Have you ever had to remotely monitor a network where the owners/defenders of that network were actively making the network unstable? Have you ever tried to operate in an environment where the network was under siege by skilled attackers? This is the environment that we have developed our remote monitoring and tasking system for. As the referees for this simulated battle, it was our job to ensure a fair battle could be waged.
The Cyber Defense Exercise (CDX) pits multiple defending teams, Blue cells, from U.S. and Canadian service academies against a team of professional industry and military attackers, the Red cell, on the same network in order to provide realistic training and evaluate skills learned by students. The winner of the exercise is the school whose students can best defend their network while maintaining a required standard of functionality. In order to create a realistic and fair environment, it is necessary to both generate simulated traffic on the network as well as ensure that the participants are following the rules of the exercise.
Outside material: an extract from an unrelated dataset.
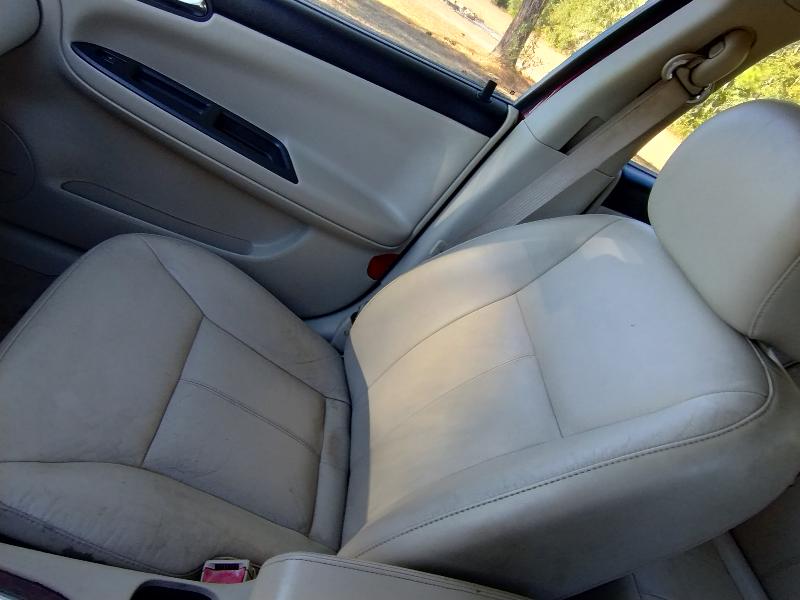 Chevrolet Impala LT 2011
With both Red and Blue cells operating in the environment independently and simultaneously, the networks can rapidly become both hostile and unstable. This is the environment in which our system must operate.
Adapting simulation and remote control software to such a contested and changing environment requires re-evaluating the typical way one thinks about distributed network monitoring and control. In this talk we will describe the unique challenges this environment created operationally, and the unique solutions our team has developed to make the simulated environment more realistic and easier to manage.
Derek Yap is an engineer for the Department of Defense, where he specializes in network and mobile security as well as large scale analytical platforms. He has also worked on automation systems for State Farm, and advanced edge router testing automation at Laurel Networks (now ECI Telecom). In his free time, Derek hacks on Raspberry Pi, Arduino, and other electronics projects to support his home automation habit.
Jim Elliott is a software engineer for the Department of Defense, where he specializes in network defense as well as analytic automation. He has previously worked as a software engineer for embedded cryptographic systems as well as satellite systems. Outside of work, Jim develops custom network security gateways and evangelizes about software and network security.